STORIES From SUSSEX
The Marvellous Thomas Brassey
Thomas Brassey
Catsfield, Sussex
There is perhaps hardly a developed country in the world which does not
owe something of its progress to Thomas Brassey. The energy, character,
and probity of six centuries of yeoman ancestry burst into flower in his
career. He was born at Buerton, Cheshire, into a world which travelled by
coach and wagon; before he died he had seamed half the world with railways.
He began by constructing the Grand Junction railway, and at a bound had
three thousand men under him on the four-million pounds undertaking that
brought the line to London. Extending his operations north, south, east
and west, he crossed the Channel, to give France her railway between Paris
and Rouen, and soon had five other railways proceeding there simultaneously.

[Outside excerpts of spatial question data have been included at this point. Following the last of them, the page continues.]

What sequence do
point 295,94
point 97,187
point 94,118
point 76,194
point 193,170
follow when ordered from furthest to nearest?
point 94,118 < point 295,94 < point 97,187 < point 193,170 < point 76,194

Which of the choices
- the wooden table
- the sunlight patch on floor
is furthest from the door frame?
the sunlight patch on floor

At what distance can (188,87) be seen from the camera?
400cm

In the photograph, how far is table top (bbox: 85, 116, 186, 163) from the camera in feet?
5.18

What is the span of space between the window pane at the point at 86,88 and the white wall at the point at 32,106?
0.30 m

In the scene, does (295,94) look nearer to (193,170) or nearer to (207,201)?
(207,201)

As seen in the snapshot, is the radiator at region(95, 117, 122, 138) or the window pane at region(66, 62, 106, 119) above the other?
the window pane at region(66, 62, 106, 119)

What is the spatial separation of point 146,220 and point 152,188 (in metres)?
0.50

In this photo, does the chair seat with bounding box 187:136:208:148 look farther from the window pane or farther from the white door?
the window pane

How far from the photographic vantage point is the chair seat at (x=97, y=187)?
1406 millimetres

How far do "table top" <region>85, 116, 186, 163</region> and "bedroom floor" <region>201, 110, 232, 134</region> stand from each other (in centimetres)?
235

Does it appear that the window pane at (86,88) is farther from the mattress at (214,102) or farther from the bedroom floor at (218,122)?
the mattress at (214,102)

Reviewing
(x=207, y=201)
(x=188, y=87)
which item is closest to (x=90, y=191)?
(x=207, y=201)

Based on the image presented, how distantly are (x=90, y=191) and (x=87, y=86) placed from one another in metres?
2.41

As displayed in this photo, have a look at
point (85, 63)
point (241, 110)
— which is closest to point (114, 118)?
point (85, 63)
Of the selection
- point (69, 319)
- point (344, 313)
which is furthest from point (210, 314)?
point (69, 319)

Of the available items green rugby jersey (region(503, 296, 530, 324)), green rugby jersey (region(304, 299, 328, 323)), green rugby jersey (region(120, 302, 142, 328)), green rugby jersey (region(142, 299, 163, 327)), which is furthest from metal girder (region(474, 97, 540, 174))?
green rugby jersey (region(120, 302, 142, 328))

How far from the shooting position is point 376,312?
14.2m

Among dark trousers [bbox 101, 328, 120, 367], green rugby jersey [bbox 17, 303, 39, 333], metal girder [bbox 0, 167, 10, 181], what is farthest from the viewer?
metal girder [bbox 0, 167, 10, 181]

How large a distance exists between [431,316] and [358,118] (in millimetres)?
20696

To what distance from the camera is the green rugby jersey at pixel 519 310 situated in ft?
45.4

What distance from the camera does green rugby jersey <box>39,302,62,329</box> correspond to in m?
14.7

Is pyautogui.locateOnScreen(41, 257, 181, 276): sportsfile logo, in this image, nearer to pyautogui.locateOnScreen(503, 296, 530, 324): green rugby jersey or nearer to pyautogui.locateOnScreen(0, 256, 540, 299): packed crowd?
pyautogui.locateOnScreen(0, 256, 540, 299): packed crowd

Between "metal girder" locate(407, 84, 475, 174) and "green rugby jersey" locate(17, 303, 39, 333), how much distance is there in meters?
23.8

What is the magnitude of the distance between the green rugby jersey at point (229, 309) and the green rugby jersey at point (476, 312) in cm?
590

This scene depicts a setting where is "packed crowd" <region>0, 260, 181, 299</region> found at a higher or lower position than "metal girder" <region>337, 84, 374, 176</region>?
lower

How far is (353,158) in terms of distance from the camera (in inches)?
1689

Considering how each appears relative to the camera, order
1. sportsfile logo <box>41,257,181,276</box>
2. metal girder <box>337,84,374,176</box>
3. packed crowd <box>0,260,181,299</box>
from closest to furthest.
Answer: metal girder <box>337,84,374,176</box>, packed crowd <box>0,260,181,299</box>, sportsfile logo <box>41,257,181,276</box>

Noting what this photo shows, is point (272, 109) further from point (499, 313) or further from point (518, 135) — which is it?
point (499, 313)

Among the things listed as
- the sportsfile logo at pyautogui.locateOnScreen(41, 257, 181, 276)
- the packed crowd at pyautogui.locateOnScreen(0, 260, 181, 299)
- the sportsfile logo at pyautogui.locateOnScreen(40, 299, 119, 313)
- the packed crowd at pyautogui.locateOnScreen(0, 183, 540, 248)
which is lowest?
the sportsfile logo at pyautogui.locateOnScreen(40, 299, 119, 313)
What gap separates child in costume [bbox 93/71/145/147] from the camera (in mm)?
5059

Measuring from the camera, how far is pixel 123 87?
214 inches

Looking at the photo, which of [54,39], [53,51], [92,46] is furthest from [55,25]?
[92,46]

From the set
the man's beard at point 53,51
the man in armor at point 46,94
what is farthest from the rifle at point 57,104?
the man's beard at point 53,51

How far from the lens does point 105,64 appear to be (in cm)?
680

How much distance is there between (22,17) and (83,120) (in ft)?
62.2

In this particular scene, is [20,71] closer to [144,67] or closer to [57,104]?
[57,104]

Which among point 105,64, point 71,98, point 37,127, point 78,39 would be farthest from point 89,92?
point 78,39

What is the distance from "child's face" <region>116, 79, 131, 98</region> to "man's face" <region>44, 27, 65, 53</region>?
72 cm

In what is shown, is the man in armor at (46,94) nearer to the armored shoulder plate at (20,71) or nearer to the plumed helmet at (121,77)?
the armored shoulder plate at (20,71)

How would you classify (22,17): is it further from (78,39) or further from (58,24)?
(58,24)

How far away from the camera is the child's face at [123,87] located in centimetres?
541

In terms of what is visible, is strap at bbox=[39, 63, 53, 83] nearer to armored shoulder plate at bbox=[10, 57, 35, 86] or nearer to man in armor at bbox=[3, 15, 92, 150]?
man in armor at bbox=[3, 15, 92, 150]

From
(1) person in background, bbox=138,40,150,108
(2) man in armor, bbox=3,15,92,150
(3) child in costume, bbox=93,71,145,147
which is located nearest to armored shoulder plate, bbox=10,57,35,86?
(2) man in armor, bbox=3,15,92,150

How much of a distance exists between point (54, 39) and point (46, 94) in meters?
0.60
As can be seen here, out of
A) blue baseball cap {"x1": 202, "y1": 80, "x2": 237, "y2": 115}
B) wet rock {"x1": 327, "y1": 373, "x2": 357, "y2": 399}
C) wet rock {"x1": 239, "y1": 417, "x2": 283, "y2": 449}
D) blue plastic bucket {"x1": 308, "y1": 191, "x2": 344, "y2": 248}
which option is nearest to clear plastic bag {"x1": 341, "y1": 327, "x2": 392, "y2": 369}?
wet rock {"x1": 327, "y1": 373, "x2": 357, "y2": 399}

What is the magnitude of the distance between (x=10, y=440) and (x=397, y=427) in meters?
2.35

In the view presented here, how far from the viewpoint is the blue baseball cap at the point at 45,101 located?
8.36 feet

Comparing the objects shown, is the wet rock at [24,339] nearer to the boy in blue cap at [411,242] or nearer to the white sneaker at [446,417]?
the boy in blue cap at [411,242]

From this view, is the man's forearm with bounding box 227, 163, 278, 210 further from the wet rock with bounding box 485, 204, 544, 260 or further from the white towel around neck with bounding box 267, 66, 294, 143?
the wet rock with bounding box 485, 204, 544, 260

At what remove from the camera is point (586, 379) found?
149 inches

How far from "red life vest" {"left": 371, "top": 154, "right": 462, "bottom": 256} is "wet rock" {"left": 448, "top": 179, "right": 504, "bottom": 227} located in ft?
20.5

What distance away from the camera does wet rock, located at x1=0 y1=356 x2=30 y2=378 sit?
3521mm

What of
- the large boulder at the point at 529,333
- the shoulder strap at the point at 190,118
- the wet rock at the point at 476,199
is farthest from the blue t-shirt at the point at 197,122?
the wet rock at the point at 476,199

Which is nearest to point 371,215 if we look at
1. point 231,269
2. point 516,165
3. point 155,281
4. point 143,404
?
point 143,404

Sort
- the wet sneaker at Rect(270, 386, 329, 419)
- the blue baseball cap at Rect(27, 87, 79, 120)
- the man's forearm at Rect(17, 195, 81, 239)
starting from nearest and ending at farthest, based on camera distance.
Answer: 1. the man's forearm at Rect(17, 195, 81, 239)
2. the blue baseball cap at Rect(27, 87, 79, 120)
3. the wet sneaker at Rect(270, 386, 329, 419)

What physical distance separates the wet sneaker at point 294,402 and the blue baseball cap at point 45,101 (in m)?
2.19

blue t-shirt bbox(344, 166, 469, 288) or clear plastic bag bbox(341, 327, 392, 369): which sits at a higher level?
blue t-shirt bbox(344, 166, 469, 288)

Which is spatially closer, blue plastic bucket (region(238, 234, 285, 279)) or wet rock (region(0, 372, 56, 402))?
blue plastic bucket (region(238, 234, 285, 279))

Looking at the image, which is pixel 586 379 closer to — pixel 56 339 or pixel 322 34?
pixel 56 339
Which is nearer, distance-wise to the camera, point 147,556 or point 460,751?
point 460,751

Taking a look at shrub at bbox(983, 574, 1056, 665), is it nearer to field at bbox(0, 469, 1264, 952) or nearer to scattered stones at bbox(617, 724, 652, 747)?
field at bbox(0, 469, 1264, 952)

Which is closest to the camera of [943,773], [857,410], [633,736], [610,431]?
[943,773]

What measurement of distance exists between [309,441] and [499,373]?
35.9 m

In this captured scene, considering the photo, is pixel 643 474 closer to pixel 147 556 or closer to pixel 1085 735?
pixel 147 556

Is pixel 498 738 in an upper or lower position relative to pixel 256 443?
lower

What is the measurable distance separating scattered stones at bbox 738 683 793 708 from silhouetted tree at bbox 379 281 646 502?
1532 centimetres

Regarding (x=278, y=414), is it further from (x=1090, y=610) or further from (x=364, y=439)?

From the outset he set a high standard in material and workmanship, employed
the best men, and paid high wages. In France, however, in spite of his passionate
protests, inferior methods and material for the great Barentin viaduct of
27 arches led to a collapse of the structure. The highest legal opinion
in France was unanimous that he was exempt from liability, but Brassey,
proud, sensitive, and conscientious, shouldered the responsibility at a
cost of £37,000 to his own pocket.
All Europe clamoured for Thomas Brassey, and he responded with railways
in France, Italy, Holland, Prussia, Spain, and Austria. Speaking no tongue
but English, he found foreign intercourse no impediment. He was a superb
diplomatist, equally at ease and trusted by the heads of States as by the
armies of workmen who worshipped him. So great was the confidence reposed
in him that he was permitted to complete his railway in Austria while war
with that country was in progress.
Still his capacity and generous ambition were inexhausted. He extended
his operations to India, Australia, and Canada, where (greatest of all his
works) he built the Grand Trunk Railway. At home he was responsible for
great feeders for his enterprises abroad, docks, mines, ironworks, all busy
and important, and in themselves sufficient to tax the resources of an ordinary
man, but with him subsidiary to the building of his railways for the outer
world.
His motto was punctuality, with efficient workmanship and good durable
material. Immense profits accrued from enterprises so vast and various,
but he continued a modest man, unspoiled by prosperity. He had 75,000 men
at a time under his control, men of all nationalities, and he handled them
with such solicitous fairness and goodwill that they served him with fervour
and loyalty.
We must count him a very great Englishman.